- _What needs to be done_
Can you return the passage from the summary judgment ruling word for word, starting at "The court further" and ending at "proceed to trial."?

- _Excerpted text_
══════════

Id. (citations omitted). "Summary judgment, although a useful device, must be employed cautiously because it is a final adjudication on the merits." Jackson v. Cain, 864 F.2d 1235, 1241 (5th Cir. 1989).

Findings

The court finds that the plaintiff has set forth genuine issues of material fact including, but not limited to, whether the defendant intentionally discriminated against her because of her race in failing to pay her comparably to similarly-situated black employees, whether the plaintiff was subjected to racial harassment and a hostile work environment because of her race, and whether she was constructively discharged because of her race.

The court further finds that the plaintiff's claim for constructive discharge under Title VII (but not under Section 1981) must be dismissed because she did not file an EEOC charge on this claim subsequent to her resignation. Additionally, the court finds that the plaintiff's claim for failure to promote must be dismissed because the plaintiff did not apply for the position of director of the male alcohol and drug program. Finally, the defendant asserts that the plaintiff's claim for racial harassment should be dismissed because it was not pled in the complaint. The court disagrees and finds that the claim was adequately pled, and it shall proceed to trial.

Conclusion

For the foregoing reasons, the court finds that the defendant's motion for summary judgment should be granted in part and denied in part. A separate order in accord with this opinion shall issue this day.

══════════

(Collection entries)
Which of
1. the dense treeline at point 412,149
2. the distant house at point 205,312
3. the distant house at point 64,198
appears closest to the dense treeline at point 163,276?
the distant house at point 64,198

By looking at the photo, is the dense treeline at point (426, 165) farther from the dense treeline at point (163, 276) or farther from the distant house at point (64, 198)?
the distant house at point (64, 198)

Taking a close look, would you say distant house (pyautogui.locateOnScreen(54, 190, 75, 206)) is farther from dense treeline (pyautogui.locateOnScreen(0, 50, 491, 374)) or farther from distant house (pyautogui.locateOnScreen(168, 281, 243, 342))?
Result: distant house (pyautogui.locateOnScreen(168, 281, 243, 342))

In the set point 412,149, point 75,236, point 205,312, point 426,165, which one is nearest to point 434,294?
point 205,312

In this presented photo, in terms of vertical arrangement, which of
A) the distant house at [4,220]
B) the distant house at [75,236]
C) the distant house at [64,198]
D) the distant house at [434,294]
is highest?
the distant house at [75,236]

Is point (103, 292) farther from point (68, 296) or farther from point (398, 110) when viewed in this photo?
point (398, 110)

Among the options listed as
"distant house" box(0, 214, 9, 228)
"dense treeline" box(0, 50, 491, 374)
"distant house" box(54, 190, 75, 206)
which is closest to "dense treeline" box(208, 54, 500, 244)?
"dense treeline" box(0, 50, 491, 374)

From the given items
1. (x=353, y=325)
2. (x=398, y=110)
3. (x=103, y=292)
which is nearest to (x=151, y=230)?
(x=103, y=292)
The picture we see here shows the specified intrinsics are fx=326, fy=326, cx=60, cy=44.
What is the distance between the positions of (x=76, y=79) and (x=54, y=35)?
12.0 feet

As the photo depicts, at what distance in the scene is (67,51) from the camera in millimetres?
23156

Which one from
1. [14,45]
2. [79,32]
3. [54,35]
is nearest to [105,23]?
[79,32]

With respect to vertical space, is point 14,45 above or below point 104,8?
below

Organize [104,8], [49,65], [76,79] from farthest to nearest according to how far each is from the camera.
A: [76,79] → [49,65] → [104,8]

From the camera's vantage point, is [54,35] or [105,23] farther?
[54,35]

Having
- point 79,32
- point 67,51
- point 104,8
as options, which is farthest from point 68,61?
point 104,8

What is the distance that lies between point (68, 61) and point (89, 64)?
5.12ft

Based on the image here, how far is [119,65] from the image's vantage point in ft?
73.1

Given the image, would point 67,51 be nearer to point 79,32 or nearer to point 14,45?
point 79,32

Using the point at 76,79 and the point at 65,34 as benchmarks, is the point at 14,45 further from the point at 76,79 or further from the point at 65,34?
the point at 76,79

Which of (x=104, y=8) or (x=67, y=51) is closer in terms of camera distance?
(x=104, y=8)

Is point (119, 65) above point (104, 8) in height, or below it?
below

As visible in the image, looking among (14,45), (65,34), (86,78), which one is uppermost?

══════════

- _Task result_
The court further finds that the plaintiff's claim for constructive discharge under Title VII (but not under Section 1981) must be dismissed because she did not file an EEOC charge on this claim subsequent to her resignation. Additionally, the court finds that the plaintiff's claim for failure to promote must be dismissed because the plaintiff did not apply for the position of director of the male alcohol and drug program. Finally, the defendant asserts that the plaintiff's claim for racial harassment should be dismissed because it was not pled in the complaint. The court disagrees and finds that the claim was adequately pled, and it shall proceed to trial.